I started working when I was 19 in part time jobs like being a private tutor, service crew at the zoo and telemarketer. Coming out to the working world at 23 then was led by a desire to meet a need in society or to help a certain group of people and of course just for economic reasons. In about 10 years, I changed industry 3 times and switched from full-time, to part-time, to freelance, and then to working from home part-time.
And in these 10 years, I've felt disillusioned with the work sometimes, frustrated with things I want to see a change in but cannot change, much confusion in the direction to head in and the constant dilemma between staying at home and going back to work. Maybe it was those endless nights of breastfeeding which had me reflecting on my life's purpose and destiny, or maybe it is just the coming of age and the approaching 'mid-life crisis'.
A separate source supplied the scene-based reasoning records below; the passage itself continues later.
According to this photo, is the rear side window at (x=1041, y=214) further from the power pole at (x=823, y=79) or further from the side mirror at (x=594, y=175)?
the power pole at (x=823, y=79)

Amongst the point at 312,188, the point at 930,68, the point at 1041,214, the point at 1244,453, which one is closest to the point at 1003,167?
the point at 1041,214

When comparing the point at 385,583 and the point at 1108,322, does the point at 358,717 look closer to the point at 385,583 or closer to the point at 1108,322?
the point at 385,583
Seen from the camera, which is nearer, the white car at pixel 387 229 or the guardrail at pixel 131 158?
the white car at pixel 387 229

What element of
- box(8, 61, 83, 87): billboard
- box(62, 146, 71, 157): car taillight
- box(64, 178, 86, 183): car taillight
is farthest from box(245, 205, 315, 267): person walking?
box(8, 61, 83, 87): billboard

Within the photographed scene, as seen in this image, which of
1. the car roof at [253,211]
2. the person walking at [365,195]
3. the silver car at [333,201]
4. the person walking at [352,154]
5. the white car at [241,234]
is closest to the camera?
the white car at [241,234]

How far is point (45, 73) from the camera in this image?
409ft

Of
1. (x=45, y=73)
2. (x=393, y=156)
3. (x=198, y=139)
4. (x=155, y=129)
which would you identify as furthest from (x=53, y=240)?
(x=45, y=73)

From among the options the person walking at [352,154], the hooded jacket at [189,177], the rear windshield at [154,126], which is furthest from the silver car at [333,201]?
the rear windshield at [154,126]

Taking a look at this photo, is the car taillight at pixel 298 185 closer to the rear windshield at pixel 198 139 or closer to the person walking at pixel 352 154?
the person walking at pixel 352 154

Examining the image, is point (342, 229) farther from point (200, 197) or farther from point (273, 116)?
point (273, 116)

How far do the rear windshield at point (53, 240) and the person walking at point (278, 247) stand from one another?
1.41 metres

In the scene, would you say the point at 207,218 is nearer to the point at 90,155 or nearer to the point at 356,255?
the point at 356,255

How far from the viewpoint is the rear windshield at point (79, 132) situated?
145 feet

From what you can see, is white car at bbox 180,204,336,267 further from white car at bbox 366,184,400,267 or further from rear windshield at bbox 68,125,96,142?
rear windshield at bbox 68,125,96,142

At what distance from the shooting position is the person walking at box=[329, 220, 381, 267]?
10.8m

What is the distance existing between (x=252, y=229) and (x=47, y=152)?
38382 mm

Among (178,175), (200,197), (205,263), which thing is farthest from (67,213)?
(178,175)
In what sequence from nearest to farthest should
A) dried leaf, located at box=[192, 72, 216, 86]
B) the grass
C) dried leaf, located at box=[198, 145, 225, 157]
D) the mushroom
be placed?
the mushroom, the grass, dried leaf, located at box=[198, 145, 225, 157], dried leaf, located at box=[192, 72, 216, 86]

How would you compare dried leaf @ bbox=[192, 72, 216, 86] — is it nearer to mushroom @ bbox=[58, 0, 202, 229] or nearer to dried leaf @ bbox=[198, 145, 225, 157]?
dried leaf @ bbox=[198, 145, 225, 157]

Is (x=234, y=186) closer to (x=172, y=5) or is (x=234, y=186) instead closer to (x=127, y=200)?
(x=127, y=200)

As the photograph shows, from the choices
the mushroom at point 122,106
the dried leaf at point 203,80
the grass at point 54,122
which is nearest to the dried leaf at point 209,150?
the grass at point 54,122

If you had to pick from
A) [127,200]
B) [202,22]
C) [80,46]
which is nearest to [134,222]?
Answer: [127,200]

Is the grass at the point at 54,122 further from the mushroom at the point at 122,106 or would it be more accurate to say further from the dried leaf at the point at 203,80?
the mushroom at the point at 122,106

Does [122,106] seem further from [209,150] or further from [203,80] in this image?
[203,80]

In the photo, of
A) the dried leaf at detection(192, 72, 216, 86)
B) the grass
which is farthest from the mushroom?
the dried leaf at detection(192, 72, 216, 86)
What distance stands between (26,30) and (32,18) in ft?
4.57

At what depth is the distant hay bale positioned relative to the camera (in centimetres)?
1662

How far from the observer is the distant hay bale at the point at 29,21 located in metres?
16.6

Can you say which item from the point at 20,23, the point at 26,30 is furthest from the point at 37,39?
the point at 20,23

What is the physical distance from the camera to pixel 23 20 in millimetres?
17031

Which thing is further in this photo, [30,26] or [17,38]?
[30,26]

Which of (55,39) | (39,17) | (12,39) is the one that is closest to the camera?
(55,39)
Recently I also have been hearing friends lamenting about being stuck in the same industry since they graduated and they don't know what else they can do with their lives if they quit. Some have experienced burned out, while some have been rather despondent about still not being able to fulfil their dreams. I've had these thoughts too, and sometimes on some bad days when I'm pulling my hair out with the kids, still wallow in them.
Then God started showing me my gifts. Gifts that I've left behind or forgotten due to the worries and cares of the world, and now which I'm starting to rediscover one by one, day by day. I know some of the gifts cannot 'earn' me a living. But one thing for sure is that the gifts that God has given me, have an eternal purpose.
This Christmas, my wish for everyone is that God will reveal to you your gifts, God will give you wisdom regarding your gift and this gift will become a precious stone which will give you a clear direction in your career and life. Blessed Christmas and Happy New Year everyone!